Amidst the deafening and ceaseless talk about environmental sustainability, Australia seems to have lost any reality based sense of the need for a sustainable balance between production, taxation and expenditure.
By Walter Starck on the Quadrant website.
All over the world developed nations have created more government than their increasingly uncompetitive, over-regulated, over-taxed economies can support. Deficit spending is epidemic and borrowing is reaching the limits of capacity to even maintain payments on interest. Increasing numbers of local, state and national governments are running on empty. Unpaid bills, layoffs and cuts to welfare and essential services are spreading. Financially desperate governments seem determined to seek and destroy any remaining pockets of economic viability via increased taxation and regulation.
While better off than most, Australia is not immune to this global malaise. We too suffer from chronic balance of trade deficits, unsustainable government commitments and proliferating bureaucracy strangling any productive activity. Australia has the highest house prices in the world, the highest level of personal debt, the steepest increases in food prices of any OECD country over the past decade and a declining manufacturing sector that is now the smallest in the developed world.
The city-centred cult of environmentalism puts up dire tales of species loss and climate change as barriers to new resource development, energy production, and manufacturing projects. But these tales frequently have no connection to reality, and draw their ‘facts’ from the popular media.
Like over-indulged children, the non-producers feel neither guilt nor gratitude, but rather a sense of entitlement. To this purpose environmentalism serves an important role. The world of non-producers begins at the shop and ends at the rubbish bin and it largely exists in an urban realm wherein nature has been virtually exterminated. From this viewpoint, only producers despoil the natural environment. Environmentalism affords non-producers a satisfying sense of moral superiority over those who support them. Not surprisingly, it is a popular belief commonly held with great conviction and righteousness.
Anyone who produces anything is seen as an irresponsible exploiter. Our failure to make sensible use of our own fisheries is just one example:
In fisheries the situation is even worse. With the largest per capita fisheries resource in the world, we have the lowest production and our harvest rate is the lowest in the world at only 1/30 of the global average. Our fishing fleet has already been reduced to one-third of what it was two decades ago. All this is entirely because of bureaucratic mismanagement and over regulation. None of it is due to overfishing.
That we now have to import two-thirds of the seafood we eat, and all of it comes from much more heavily exploited resources elsewhere, is unconscionable.

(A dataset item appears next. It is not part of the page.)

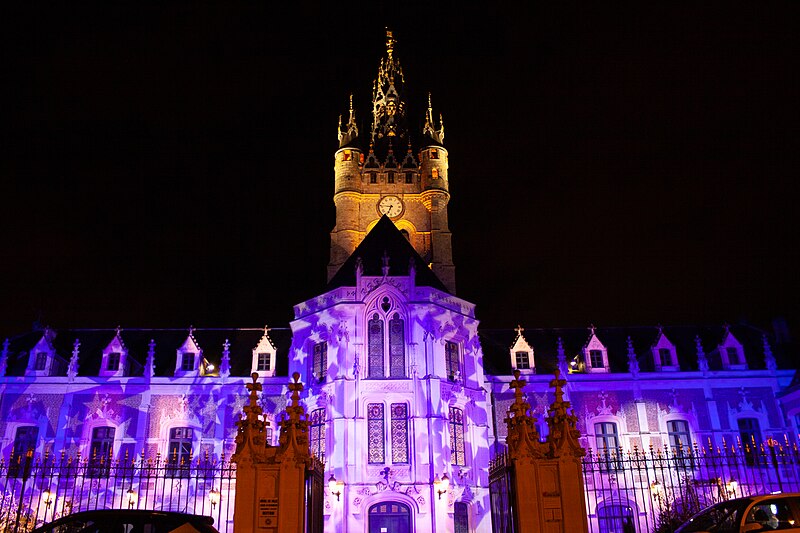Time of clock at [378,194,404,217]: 6:46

That we are selling off non-renewable resources to pay $1.7 billion annually to import a renewable one we ourselves have in abundance, then call this sustainable management and pat ourselves on the back with self-proclaimed status as the world’s best fishery managers, is beyond moronic.
Over the last few years, at both state and federal level, we have seen increased government spending, massive debt, manufacturing hampered, land and other resources locked up, and a failure to build and maintain transport and energy infrastructure.
How is this responsible and sustainable?